New mattingOnce I got back from Rushden I started on the bodywork. The normal approach for nadgered GRP, so I'm told, is to essentially hold the outer surface together somehow and then patch up the inside with matting (CSM, chopped strand matting, in my case) and resin. Then, once that's all set you can sort out the outside.

So, I ripped of a fair bit of loose gelcoat from the outside of the tub and then arranged for the tub to be about in the right place (that's what the clamp's for). Then I laid up a good deal of new matting on the back of the tub. You should be able to see some of it in this photo. The new stuff is the shiny bits on account of the resin not having gone off when I took this photo.

Later on it was much firmer and once it's all gone off I shall try putting a bit more resin on some selected bits on the outside and then using some (probably a lot) of filler to get a bit closer to the right surface. Then it'll be back to the the wet-and-dry again. (I did a lot of that a while ago when I was making the scoop, I thought I'd finished with it but apparently not.)

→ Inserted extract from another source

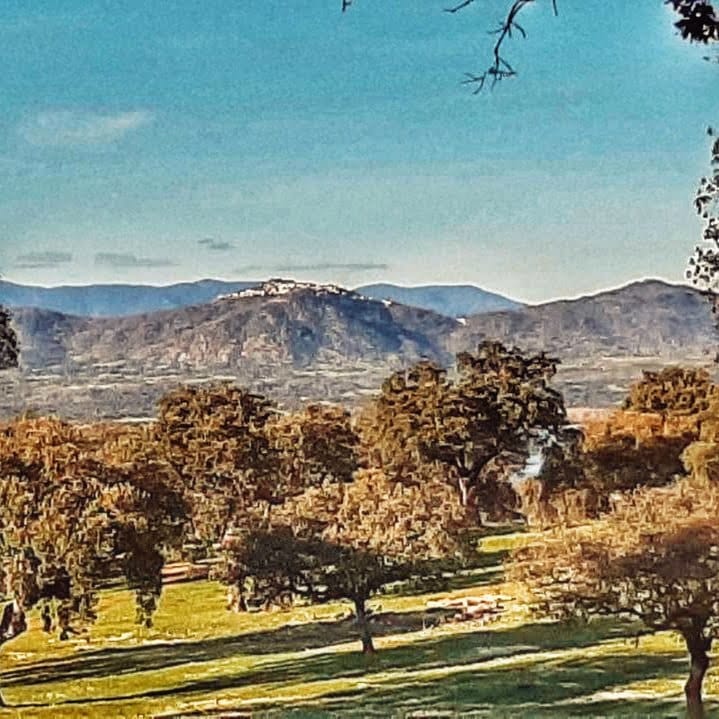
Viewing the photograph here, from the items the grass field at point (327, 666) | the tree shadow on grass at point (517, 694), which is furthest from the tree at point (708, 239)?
the tree shadow on grass at point (517, 694)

Finally, I originally thought that I was going to have to buy a new sidepod. However, when I tokk the broken one off it sprung back to just about the right shape. So, I'm going to have a go at patching that up too. First step here was to use a lot of gaffa tape to hold the outside together. Hopefully, I can get on to applying some matting tomorrow.

March 27th

Sidepod being patched upI've carried on working on the bodywork. Having stiched it all back together with matting and resin I've turned my attention to the outside and I'm slowly filling the various holes and rubbing it down to get a decent finish. I'm not bothering as much as I would if this was a road car but all the same it'd be nice to get it looking not too bad.

However, I think I've now done the rear tub itself. It'll take a while longer to sort the sidepod, which was the part that was most damaged. However, as long as I can get some decent paint this week then I should be able to get these bodywork components back in decent shape by the coming weekend.

March 30th

I sprayed the cleaned up bodywork components with primer and in the process highlighted some bits that needed a bit more work. Still I should be able to do that fairly easily. I also phoned these people and ordered some aerosol paint that will hopefully nearly match the colours of both the rear tub and the bonnet.

Fixed chassisMore interestingly, Ian at the Kit Car Workshop phoned me yesterday and told me that the car was done. Apparently as I'd taken lots off it it was easier to do. I went up there today and they seem to have done a pretty good job of it. I'm a little wary about whether it'll be as strong as it was but I suspect it'll be pretty good. In the photo you can see some little gussets that they welded in to support the new welds.

So, now I need to get it back together. Interestingly, the chaps at KCW mentioned that they'd noticed that the diff was loose. This is a known issue with the Freelander diff and I'd tightened mine over the winter. I put the car up on stands this evening and noticed that more than being loose it was completely missing a couple of the bolts! I'll replace those but I wonder if that explains some of the problems that I was having with the reversing mechanism?